One of the largest settlement fines on record was $5.5 million against the Advocate Health Care Network in 2016 – but it isn’t only large health systems that are at risk of data breaches or OCR audits. Smaller medical practices are increasingly being targeted with cyberattacks, making them vulnerable both for their own information and as part of a stepping stone approach for the attacker to get into larger health IT companies.
In addition to being issued a sizeable fine, organizations in violation of the HIPAA Security Rule are generally required to comply with ongoing OCR monitoring for a period of 3 years (hhs.gov). If an annual risk assessment seems like a costly undertaking, you definitely don’t want to put your organization through this added stress.
So, how can healthcare organizations of all sizes and scopes reasonably keep up with risk assessment requirements?
Tips for keeping up with risk assessment best practices efficiently & affordably
- Don’t wait for a major change in your office or facility to happen; have a privacy and security risk assessment scheduled on an annual basis. Healthcare is a fast-paced environment, with countless high-priority tasks vying for your staff’s attention. It can be easy to put off starting a time-consuming project, however important it is. So, make an annual privacy and security risk assessment a required part of your procedure and get it on the calendar in advance. If you’re planning for any major changes to your organization’s systems or procedures, schedule time for a risk assessment after that change has been completed as well.
- Don’t stop at the risk assessment! Build time into your schedule to follow up on the results of your risk assessment and mitigate or remediate any privacy and security gaps identified. The risk assessment is your foundation for a compliance plan, but it does you no good if threats are not addressed.
- It’s okay to ask for help. If you don’t have the resources or feel comfortable conducting a PRA/SRA yourself, don’t break the bank or put yourself through the stress of trying. Your HIM vendor can likely assist you, and is probably better equipped to handle the task anyway. There are also free tools available to help you, including HHS’s free security risk assessment tool. (Don’t worry – using this tool does not mean HHS can see your assessment!)
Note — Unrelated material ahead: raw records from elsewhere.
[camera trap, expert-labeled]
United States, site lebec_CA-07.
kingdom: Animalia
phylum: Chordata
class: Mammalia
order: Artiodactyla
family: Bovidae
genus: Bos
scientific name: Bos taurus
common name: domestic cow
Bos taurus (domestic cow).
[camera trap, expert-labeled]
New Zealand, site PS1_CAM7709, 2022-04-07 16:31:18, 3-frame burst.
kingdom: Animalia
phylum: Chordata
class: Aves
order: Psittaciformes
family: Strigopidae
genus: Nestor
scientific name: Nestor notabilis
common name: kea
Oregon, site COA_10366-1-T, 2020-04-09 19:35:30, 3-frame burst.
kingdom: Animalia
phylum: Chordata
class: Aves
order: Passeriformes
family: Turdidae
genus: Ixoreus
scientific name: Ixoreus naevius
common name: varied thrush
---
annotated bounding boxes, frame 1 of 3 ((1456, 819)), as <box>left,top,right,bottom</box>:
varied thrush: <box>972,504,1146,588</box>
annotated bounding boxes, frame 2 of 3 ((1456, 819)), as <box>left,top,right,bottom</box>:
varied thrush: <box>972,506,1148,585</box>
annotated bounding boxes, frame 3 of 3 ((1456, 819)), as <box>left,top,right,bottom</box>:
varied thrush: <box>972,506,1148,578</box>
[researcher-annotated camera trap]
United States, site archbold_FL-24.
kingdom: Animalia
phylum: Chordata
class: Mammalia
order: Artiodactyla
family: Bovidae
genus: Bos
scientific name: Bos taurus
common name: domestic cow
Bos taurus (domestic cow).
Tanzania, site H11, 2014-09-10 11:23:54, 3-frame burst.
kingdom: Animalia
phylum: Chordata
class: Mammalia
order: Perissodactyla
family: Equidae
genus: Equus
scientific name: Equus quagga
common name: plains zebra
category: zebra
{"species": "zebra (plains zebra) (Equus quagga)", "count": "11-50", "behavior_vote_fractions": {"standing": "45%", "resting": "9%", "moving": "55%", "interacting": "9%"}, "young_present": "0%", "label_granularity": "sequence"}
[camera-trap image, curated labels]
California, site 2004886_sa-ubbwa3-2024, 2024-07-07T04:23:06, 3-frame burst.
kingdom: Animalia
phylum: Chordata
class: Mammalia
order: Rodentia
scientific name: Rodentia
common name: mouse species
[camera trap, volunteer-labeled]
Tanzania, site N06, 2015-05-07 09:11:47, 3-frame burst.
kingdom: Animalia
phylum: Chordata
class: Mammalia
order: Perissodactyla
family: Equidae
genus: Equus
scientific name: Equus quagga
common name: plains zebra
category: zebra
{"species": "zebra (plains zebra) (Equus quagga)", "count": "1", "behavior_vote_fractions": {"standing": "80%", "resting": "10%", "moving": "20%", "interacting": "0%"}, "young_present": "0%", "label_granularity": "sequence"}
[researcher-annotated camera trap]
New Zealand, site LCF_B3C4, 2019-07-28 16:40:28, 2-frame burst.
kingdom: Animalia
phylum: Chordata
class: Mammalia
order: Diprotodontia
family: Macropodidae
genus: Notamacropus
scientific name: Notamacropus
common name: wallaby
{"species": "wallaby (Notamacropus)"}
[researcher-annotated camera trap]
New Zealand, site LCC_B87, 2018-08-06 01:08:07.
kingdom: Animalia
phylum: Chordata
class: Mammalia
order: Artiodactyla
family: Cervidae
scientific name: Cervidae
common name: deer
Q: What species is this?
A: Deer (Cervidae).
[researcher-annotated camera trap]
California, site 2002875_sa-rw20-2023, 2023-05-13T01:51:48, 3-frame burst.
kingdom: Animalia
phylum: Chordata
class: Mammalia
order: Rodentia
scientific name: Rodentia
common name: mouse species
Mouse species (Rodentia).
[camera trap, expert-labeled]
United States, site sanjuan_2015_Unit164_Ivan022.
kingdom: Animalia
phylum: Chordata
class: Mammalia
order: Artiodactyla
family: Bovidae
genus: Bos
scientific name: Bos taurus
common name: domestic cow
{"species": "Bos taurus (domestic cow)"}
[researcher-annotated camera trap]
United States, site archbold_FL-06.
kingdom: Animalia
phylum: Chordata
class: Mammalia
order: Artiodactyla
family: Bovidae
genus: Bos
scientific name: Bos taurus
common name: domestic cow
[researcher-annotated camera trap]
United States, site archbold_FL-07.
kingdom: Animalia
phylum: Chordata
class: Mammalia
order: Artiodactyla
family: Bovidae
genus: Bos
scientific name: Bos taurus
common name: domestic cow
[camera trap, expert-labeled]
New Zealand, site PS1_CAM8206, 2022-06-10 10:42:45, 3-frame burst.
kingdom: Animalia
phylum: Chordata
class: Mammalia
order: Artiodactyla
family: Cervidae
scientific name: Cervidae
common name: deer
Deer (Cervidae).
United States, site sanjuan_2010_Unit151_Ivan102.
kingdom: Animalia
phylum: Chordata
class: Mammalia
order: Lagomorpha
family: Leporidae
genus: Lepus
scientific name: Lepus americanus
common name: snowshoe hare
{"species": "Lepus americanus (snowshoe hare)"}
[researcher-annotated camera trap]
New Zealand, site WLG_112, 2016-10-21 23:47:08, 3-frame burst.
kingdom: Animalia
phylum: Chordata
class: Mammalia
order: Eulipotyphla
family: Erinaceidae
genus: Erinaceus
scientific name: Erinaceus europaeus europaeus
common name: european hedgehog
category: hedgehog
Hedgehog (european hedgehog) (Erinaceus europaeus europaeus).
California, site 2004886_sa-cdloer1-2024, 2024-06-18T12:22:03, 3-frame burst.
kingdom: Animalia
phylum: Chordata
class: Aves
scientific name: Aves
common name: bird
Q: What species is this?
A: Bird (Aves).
- Leverage your PRA and SRA as a stepping stone to larger goals. Once you’ve invested in a risk assessment, maximize its value by using the mitigation and remediation process to help your organization adopt a known cybersecurity standard. Under recent legislation, this means that your organization will have reduced risk in as little as 1 year after the assessment was conducted.
Guidance on Risk Analysis Requirements under the HIPAA Security Rule: OCR, July 14, 2010.